Document:
Life Changes Release-Day Shows Wrap in Chicago
 
“We obviously saved the best for last.”
That’s what Thomas Rhett told the sold-out Chicago crowd on Friday night (Sept. 8) the minute he took the stage for the third and final “Live From the B-Stage” release-day show. He’d been to Boston and Philadelphia earlier that day, then came to Joe’s Live just north of Chicago to wrap up the day of new music.
Although he didn’t just play the new stuff from his new album Life Changes, because he said that as a fan, he would hate that.
“We’re not gonna do that thing. When I saw artists I loved and they didn’t play (their big hit), I’d be so pissed,” Rhett said.
Instead, he played a mix of older hits and new tunes, and because the setting was more like the B-Stage at his arena shows, he was able to share the stories behind so many of his songs.
Before “Die a Happy Man,” the highest-charting single on his 2015 album Tangled Up, Rhett explained how it came from a writing session right before a date on Jason Aldean’s Night Train Tour.
“We were on the bus in Arkansas, opening for Jason Aldean, and the first song we wrote that day was ‘Die a Happy Man,'” he said of the song he wrote with Sean Douglas and Joe Spargur. “And it was at a point in the show where I just wanted to change it up. So I was like, ‘Well, we wrote this song today, and we’re gonna put it in our set tonight.’ And the writers were like, ‘You don’t even know the words.'”

Information supplied:
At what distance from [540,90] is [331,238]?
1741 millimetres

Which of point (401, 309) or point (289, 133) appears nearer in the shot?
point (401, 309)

Exercise prompt: Reproduce the passage of the Chicago concert article above, word for word, from "Although he didn’t" to "of his songs.".

Expected output:
Although he didn’t just play the new stuff from his new album Life Changes, because he said that as a fan, he would hate that.
“We’re not gonna do that thing. When I saw artists I loved and they didn’t play (their big hit), I’d be so pissed,” Rhett said.
Instead, he played a mix of older hits and new tunes, and because the setting was more like the B-Stage at his arena shows, he was able to share the stories behind so many of his songs.